Māori children will benefit from groundbreaking research into alternatives to the 'one-size-fits-all' approach used to teach literacy skills, an education specialist says.
Twenty-five kura in the North Island are taking part in the research, which is designed to find different ways to teach tamariki depending on their individual needs.
The $1.25 million project, run by a team at Massey University, will take three years to complete.
James Chapman, from the university's institute of education, said ensuring children could read and learn boiled down to an issue of social equity.
Professor Chapman said introducing a range of assessments that strongly predict and identify literacy learning needs - right from day one - would provide a valuable foundation.

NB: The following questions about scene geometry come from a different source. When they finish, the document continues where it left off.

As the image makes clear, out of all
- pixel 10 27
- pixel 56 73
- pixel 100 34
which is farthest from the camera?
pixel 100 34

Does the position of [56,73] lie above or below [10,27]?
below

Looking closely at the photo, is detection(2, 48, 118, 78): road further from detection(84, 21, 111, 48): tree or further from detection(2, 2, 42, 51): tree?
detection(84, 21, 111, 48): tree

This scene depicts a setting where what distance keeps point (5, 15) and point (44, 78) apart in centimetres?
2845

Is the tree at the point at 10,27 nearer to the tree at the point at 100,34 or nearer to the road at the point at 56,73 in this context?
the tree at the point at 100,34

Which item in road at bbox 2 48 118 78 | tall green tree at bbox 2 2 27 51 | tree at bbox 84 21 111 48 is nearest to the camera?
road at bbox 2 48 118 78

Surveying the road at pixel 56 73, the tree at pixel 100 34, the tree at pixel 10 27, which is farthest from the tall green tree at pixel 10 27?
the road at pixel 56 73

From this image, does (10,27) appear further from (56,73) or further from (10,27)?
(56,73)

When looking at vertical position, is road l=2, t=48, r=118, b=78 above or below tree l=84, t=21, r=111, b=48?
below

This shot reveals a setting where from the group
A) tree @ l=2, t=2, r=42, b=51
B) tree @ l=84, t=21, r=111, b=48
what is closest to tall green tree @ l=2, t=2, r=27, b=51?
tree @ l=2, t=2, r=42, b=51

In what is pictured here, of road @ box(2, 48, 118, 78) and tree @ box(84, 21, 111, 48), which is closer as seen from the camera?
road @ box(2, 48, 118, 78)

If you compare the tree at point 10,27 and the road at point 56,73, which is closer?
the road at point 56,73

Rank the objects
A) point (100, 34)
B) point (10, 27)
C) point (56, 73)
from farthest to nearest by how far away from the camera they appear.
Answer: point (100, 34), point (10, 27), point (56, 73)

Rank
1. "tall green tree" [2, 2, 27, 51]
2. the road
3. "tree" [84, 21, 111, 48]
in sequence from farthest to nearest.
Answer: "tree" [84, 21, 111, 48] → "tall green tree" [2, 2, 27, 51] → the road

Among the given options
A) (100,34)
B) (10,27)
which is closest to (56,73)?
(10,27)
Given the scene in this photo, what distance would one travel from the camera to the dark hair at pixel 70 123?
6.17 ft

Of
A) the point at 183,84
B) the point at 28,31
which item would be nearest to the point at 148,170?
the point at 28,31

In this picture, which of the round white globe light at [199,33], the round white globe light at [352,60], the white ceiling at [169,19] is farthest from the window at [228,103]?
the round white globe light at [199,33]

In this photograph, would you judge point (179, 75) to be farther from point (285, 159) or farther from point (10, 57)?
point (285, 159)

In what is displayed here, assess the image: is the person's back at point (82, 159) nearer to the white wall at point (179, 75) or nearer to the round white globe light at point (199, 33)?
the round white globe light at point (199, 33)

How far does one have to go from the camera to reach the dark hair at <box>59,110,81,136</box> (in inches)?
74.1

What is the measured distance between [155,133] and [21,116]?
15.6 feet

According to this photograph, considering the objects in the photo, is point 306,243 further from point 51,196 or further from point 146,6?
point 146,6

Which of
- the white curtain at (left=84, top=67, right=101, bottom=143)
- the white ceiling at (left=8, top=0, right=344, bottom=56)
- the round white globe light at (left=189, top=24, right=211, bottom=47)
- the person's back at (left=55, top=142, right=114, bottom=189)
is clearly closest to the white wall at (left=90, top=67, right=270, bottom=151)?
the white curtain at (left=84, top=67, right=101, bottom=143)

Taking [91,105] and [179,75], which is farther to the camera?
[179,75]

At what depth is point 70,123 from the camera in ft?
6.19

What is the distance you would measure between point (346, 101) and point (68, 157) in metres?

"We expect and believe that Māori and Pasifika children will be the biggest beneficiaries of this differentiated approach, which takes into account their learning needs more carefully and closely than presently is the case in many, but certainly not all classrooms.
"We know that many, many teachers are frustrated that they know that they are not doing as well as they could or should do, and they're wanting to find different ways to enhance their teaching, to broaden the range of their teaching approaches for all learners."
Professor Chapman said the research team, supported by the Ministry of Education, was confident the research would be of enormous benefit to tāngata whenua.
"We're pushing hard the idea that a one-size-fits-all approach to teaching literacy is no longer suitable for children, but a differentiated one that's geared much more closely to the specific needs of learners when they come into school as new entrants and their first year of schooling.
"Broadening the range of approaches that teachers have will ensure children can read, and therefore learn."